WRITTEN EXERCISE 1: From the ring-buffer patch discussion below, list each danger it names for an NMI write that crosses a page boundary.
WRITTEN EXERCISE 2: Pick up the ring-buffer patch discussion below after its last line and continue writing it.

PASSAGE:

Re: [PATCH v2 1/7] ring-buffer: add NMI protection for spinlocks

From: Mathieu Desnoyers
Date: Fri Feb 06 2009 - 14:45:44 EST


* Steven Rostedt (rostedt@xxxxxxxxxxx) wrote:
> From: Steven Rostedt <srostedt@xxxxxxxxxx>
>
> Impact: prevent deadlock in NMI
>
> The ring buffers are not yet totally lockless with writing to
> the buffer. When a writer crosses a page, it grabs a per cpu spinlock
> to protect against a reader. The spinlocks taken by a writer are not
> to protect against other writers, since a writer can only write to
> its own per cpu buffer. The spinlocks protect against readers that
> can touch any cpu buffer. The writers are made to be reentrant
> with the spinlocks disabling interrupts.
>
> The problem arises when an NMI writes to the buffer, and that write
> crosses a page boundary. If it grabs a spinlock, it can be racing
> with another writer (since disabling interrupts does not protect
> against NMIs) or with a reader on the same CPU. Luckily, most of the
> users are not reentrant and protects against this issue. But if a
> user of the ring buffer becomes reentrant (which is what the ring
> buffers do allow), if the NMI also writes to the ring buffer then
> we risk the chance of a deadlock.

RECORDS SUPPLIED:
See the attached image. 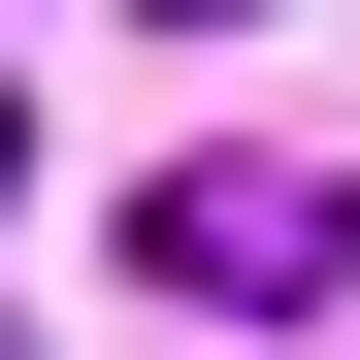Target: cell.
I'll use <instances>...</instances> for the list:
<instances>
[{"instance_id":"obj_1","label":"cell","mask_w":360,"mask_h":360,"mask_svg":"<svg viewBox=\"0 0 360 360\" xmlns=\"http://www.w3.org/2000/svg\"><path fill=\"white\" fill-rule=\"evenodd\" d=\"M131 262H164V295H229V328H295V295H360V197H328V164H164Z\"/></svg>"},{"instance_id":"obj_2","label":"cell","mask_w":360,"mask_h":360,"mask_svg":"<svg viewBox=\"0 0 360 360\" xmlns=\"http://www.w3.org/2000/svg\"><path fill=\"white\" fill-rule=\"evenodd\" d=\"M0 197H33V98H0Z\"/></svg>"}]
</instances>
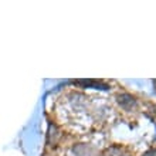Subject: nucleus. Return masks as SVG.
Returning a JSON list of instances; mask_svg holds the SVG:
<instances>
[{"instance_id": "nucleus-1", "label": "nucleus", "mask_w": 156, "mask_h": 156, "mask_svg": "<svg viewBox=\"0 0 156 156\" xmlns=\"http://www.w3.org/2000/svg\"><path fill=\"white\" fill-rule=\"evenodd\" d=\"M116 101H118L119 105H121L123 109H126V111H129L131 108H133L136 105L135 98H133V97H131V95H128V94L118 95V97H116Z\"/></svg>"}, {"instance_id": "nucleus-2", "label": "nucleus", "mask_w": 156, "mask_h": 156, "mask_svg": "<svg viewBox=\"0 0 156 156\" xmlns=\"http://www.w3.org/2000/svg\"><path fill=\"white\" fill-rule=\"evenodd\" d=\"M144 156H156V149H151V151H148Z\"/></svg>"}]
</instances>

RESPONSE 1:
- Racing with another writer
- Racing with a reader on the same CPU
- A deadlock

RESPONSE 2:
>
> This patch moves the ftrace_nmi_enter called by nmi_enter() to the
> ring buffer code. It replaces the current ftrace_nmi_enter that is
> used by arch specific code to arch_ftrace_nmi_enter and updates
> the Kconfig to handle it.
>
> When an NMI is called, it will set a per cpu variable in the ring buffer
> code and will clear it when the NMI exits. If a write to the ring buffer
> crosses page boundaries inside an NMI, a trylock is used on the spin
> lock instead. If the spinlock fails to be acquired, then the entry
> is discarded.
>
> This bug appeared in the ftrace work in the RT tree, where event tracing
> is reentrant. This workaround solved the deadlocks that appeared there.
>
> Signed-off-by: Steven Rostedt <srostedt@xxxxxxxxxx>
> ---
> arch/x86/Kconfig | 1 +
> arch/x86/kernel/ftrace.c | 8 +++---
> include/linux/ftrace_irq.h | 10 ++++++++-
> kernel/trace/Kconfig | 8 +++++++
> kernel/trace/ring_buffer.c | 48 ++++++++++++++++++++++++++++++++++++++++++-
> 5 files changed, 68 insertions(+), 7 deletions(-)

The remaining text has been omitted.